● Given passage

Due to the practical importance of CO problems, many algorithms to solve them have been proposed. These algorithms can be classified as either complete or approximate algorithms. Complete algorithms are guaranteed to find, for every CO problem instance, an optimal solution in polynomial time, but for CO problems that are NP-hard (Garey & Johnson, 1979), no polynomial time algorithms exist. Therefore, complete methods might need exponential computation time in the worst case. Thus, the development of approximate methods including CI techniques has received a growing attention where finding optimal solutions cannot be guaranteed but getting good solutions in a significantly reduced amount of time is desirable.

● Recorded data
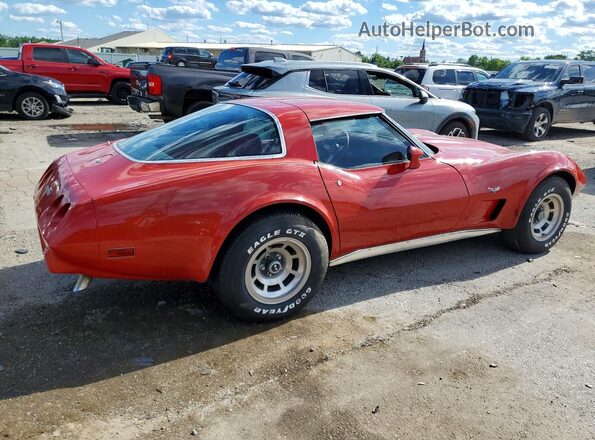 1Z8749S443183 1979 CHEVROLET CORVETTE Red Front right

● Exercise details
In the passage on optimization algorithms, rewrite the part starting with "Due to the practical" and going on through "time is desirable.", swapping "approximate" for "heuristic".

● Exercise answer
Due to the practical importance of CO problems, many algorithms to solve them have been proposed. These algorithms can be classified as either complete or heuristic algorithms. Complete algorithms are guaranteed to find, for every CO problem instance, an optimal solution in polynomial time, but for CO problems that are NP-hard (Garey & Johnson, 1979), no polynomial time algorithms exist. Therefore, complete methods might need exponential computation time in the worst case. Thus, the development of heuristic methods including CI techniques has received a growing attention where finding optimal solutions cannot be guaranteed but getting good solutions in a significantly reduced amount of time is desirable.